Questions about scenes in images:
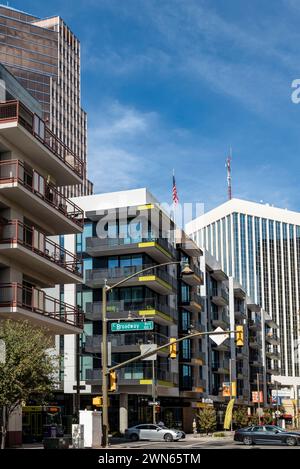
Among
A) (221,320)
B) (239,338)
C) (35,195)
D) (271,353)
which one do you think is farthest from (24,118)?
(271,353)

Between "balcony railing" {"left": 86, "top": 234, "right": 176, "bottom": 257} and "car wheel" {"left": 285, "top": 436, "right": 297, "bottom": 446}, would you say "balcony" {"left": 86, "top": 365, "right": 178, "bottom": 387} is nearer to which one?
"balcony railing" {"left": 86, "top": 234, "right": 176, "bottom": 257}

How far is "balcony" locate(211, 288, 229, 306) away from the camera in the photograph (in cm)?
9844

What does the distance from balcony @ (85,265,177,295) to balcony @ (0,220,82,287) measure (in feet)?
80.9

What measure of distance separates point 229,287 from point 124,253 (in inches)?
1789

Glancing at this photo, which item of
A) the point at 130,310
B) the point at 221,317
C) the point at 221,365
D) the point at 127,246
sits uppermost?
the point at 127,246

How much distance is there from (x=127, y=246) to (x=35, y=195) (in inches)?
1256

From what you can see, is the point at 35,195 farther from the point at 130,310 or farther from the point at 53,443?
the point at 130,310

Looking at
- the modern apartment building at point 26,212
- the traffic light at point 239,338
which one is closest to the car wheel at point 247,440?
the modern apartment building at point 26,212

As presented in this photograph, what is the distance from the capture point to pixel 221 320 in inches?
3952

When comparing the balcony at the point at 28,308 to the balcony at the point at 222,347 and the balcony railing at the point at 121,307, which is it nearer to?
the balcony railing at the point at 121,307

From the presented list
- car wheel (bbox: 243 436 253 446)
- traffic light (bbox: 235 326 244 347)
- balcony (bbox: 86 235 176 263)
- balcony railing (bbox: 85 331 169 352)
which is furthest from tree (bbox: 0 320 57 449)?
balcony (bbox: 86 235 176 263)

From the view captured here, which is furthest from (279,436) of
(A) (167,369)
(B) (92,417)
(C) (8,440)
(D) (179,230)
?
(D) (179,230)

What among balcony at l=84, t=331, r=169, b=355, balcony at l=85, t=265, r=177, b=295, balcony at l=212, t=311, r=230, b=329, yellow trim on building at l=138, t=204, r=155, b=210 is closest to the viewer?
balcony at l=84, t=331, r=169, b=355

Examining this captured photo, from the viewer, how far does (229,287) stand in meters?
111
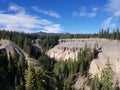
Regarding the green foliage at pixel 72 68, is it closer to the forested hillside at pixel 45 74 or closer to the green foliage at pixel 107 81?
the forested hillside at pixel 45 74

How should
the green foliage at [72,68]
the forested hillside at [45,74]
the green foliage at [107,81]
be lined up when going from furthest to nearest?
the green foliage at [72,68] → the green foliage at [107,81] → the forested hillside at [45,74]

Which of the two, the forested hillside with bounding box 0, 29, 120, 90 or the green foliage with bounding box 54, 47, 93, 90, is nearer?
the forested hillside with bounding box 0, 29, 120, 90

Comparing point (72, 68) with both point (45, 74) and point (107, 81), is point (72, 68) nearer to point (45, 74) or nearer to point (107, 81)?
point (107, 81)

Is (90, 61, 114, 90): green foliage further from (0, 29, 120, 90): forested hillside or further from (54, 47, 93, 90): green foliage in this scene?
(54, 47, 93, 90): green foliage

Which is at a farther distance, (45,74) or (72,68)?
(72,68)

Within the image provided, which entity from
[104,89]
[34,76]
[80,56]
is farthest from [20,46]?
[34,76]

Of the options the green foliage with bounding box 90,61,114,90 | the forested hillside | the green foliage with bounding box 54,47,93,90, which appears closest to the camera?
the forested hillside

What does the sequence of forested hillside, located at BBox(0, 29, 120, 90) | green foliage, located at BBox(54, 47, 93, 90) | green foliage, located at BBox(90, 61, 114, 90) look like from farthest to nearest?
green foliage, located at BBox(54, 47, 93, 90) → green foliage, located at BBox(90, 61, 114, 90) → forested hillside, located at BBox(0, 29, 120, 90)

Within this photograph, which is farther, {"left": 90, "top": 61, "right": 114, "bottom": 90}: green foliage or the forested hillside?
{"left": 90, "top": 61, "right": 114, "bottom": 90}: green foliage

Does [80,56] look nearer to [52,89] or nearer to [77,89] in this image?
[77,89]

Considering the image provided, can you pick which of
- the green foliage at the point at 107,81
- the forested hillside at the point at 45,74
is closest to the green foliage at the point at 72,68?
the forested hillside at the point at 45,74

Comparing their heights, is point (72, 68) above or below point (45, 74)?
below

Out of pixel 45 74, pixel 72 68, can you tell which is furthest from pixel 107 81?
pixel 72 68

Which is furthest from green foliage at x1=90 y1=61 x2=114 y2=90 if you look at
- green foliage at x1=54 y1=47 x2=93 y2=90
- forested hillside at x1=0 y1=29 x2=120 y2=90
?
green foliage at x1=54 y1=47 x2=93 y2=90
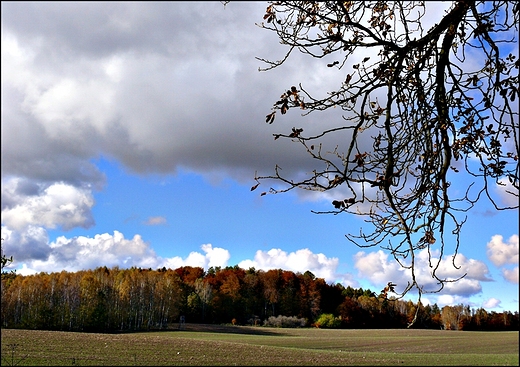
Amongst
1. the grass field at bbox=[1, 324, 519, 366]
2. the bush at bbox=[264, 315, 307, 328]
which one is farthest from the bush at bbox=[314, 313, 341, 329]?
the grass field at bbox=[1, 324, 519, 366]

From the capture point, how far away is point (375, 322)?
64.7 m

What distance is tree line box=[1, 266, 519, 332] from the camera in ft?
188

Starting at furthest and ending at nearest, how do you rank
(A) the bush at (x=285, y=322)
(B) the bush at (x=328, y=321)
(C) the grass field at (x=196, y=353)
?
1. (A) the bush at (x=285, y=322)
2. (B) the bush at (x=328, y=321)
3. (C) the grass field at (x=196, y=353)

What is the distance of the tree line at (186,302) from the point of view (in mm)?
57250

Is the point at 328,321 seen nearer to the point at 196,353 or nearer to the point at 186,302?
the point at 186,302

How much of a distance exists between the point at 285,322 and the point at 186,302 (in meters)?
15.3

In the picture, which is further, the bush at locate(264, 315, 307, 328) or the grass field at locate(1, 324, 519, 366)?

_INSTRUCTIONS TO FOLLOW_:
Drop the images and repeat the data exactly.

_COMPLETED EXERCISE_:
Among
A) (221,320)
B) (239,338)
C) (35,195)
D) (271,353)
which one do you think is farthest from (24,118)?
(271,353)

Between "balcony railing" {"left": 86, "top": 234, "right": 176, "bottom": 257} and "car wheel" {"left": 285, "top": 436, "right": 297, "bottom": 446}, would you say "balcony" {"left": 86, "top": 365, "right": 178, "bottom": 387} is nearer to which one?
"balcony railing" {"left": 86, "top": 234, "right": 176, "bottom": 257}

How far is "balcony" locate(211, 288, 229, 306) away from the camera in the photograph (in cm)?
9844

What does the distance from balcony @ (85,265,177,295) to balcony @ (0,220,82,287) measure (in feet)?
80.9

What measure of distance separates point 229,287 from point 124,253 (in inches)?
1789

Glancing at this photo, which item of
A) the point at 130,310
B) the point at 221,317
C) the point at 221,365
D) the point at 127,246
sits uppermost?
the point at 127,246

How much distance is there from (x=127, y=246) to (x=35, y=195) (in inches)?
1256

From what you can see, is the point at 35,195 farther from the point at 130,310 or farther from the point at 53,443?
the point at 130,310

Looking at
- the modern apartment building at point 26,212
- the traffic light at point 239,338
which one is closest to the car wheel at point 247,440?
the modern apartment building at point 26,212

As presented in this photograph, what is the distance from the capture point to pixel 221 320 in inches?
3952

When comparing the balcony at the point at 28,308 to the balcony at the point at 222,347 and the balcony railing at the point at 121,307, which is it nearer to?
the balcony railing at the point at 121,307

From the presented list
- car wheel (bbox: 243 436 253 446)
- traffic light (bbox: 235 326 244 347)
- balcony (bbox: 86 235 176 263)
- balcony railing (bbox: 85 331 169 352)
which is furthest from tree (bbox: 0 320 57 449)?
balcony (bbox: 86 235 176 263)

From the view captured here, which is furthest from (279,436) of
(A) (167,369)
(B) (92,417)
(C) (8,440)
(D) (179,230)
?
(D) (179,230)

What among balcony at l=84, t=331, r=169, b=355, balcony at l=85, t=265, r=177, b=295, balcony at l=212, t=311, r=230, b=329, yellow trim on building at l=138, t=204, r=155, b=210 is closest to the viewer?
balcony at l=84, t=331, r=169, b=355

Examining this captured photo, from the viewer, how far does (229,287) stand in meters?
111
Regarding the green foliage at pixel 72 68, is it closer to the forested hillside at pixel 45 74 or closer to the green foliage at pixel 107 81?
the forested hillside at pixel 45 74

How should
the green foliage at [72,68]
the forested hillside at [45,74]
the green foliage at [107,81]
be lined up when going from furthest to nearest?
the green foliage at [72,68] → the green foliage at [107,81] → the forested hillside at [45,74]

Which of the two, the forested hillside with bounding box 0, 29, 120, 90 or the green foliage with bounding box 54, 47, 93, 90, is nearer?
the forested hillside with bounding box 0, 29, 120, 90

Comparing point (72, 68) with both point (45, 74) and point (107, 81), is point (72, 68) nearer to point (45, 74) or nearer to point (107, 81)?
point (107, 81)

Is (90, 61, 114, 90): green foliage further from (0, 29, 120, 90): forested hillside or further from (54, 47, 93, 90): green foliage in this scene?
(54, 47, 93, 90): green foliage

Which is at a farther distance, (45,74) or (72,68)?
(72,68)

Within the image provided, which entity from
[104,89]
[34,76]
[80,56]
is farthest from [20,46]?
[34,76]

Of the options the green foliage with bounding box 90,61,114,90 | the forested hillside | the green foliage with bounding box 54,47,93,90, which appears closest to the camera?
the forested hillside

What does the sequence of forested hillside, located at BBox(0, 29, 120, 90) | green foliage, located at BBox(54, 47, 93, 90) | green foliage, located at BBox(90, 61, 114, 90) look like from farthest to nearest?
green foliage, located at BBox(54, 47, 93, 90) → green foliage, located at BBox(90, 61, 114, 90) → forested hillside, located at BBox(0, 29, 120, 90)

Within this photograph, which is farther, {"left": 90, "top": 61, "right": 114, "bottom": 90}: green foliage or the forested hillside?
{"left": 90, "top": 61, "right": 114, "bottom": 90}: green foliage

Does [80,56] look nearer to [52,89] or nearer to [77,89] in this image?
[77,89]

Considering the image provided, can you pick which of
- the green foliage at the point at 107,81
- the forested hillside at the point at 45,74
is closest to the green foliage at the point at 72,68?
the forested hillside at the point at 45,74

Comparing their heights, is point (72, 68) above or below point (45, 74)?
below

Out of pixel 45 74, pixel 72 68, can you tell which is furthest from pixel 107 81?
pixel 72 68

Which is furthest from green foliage at x1=90 y1=61 x2=114 y2=90 if you look at
- green foliage at x1=54 y1=47 x2=93 y2=90
- forested hillside at x1=0 y1=29 x2=120 y2=90
?
green foliage at x1=54 y1=47 x2=93 y2=90
Amongst
1. the grass field at bbox=[1, 324, 519, 366]
2. the bush at bbox=[264, 315, 307, 328]
which one is farthest from the bush at bbox=[314, 313, 341, 329]?
the grass field at bbox=[1, 324, 519, 366]

From the capture point, how far away is point (375, 322)?
64.7 m

What distance is tree line box=[1, 266, 519, 332] from the camera in ft?
188

Starting at furthest and ending at nearest, how do you rank
(A) the bush at (x=285, y=322)
(B) the bush at (x=328, y=321)
(C) the grass field at (x=196, y=353)
?
1. (A) the bush at (x=285, y=322)
2. (B) the bush at (x=328, y=321)
3. (C) the grass field at (x=196, y=353)

What is the distance of the tree line at (186,302) from the point of view (in mm)?
57250

Is the point at 328,321 seen nearer to the point at 196,353 or nearer to the point at 186,302?
the point at 186,302

How much of a distance exists between the point at 285,322 and the point at 186,302 (in meters)?
15.3

In the picture, which is further, the bush at locate(264, 315, 307, 328) or the grass field at locate(1, 324, 519, 366)?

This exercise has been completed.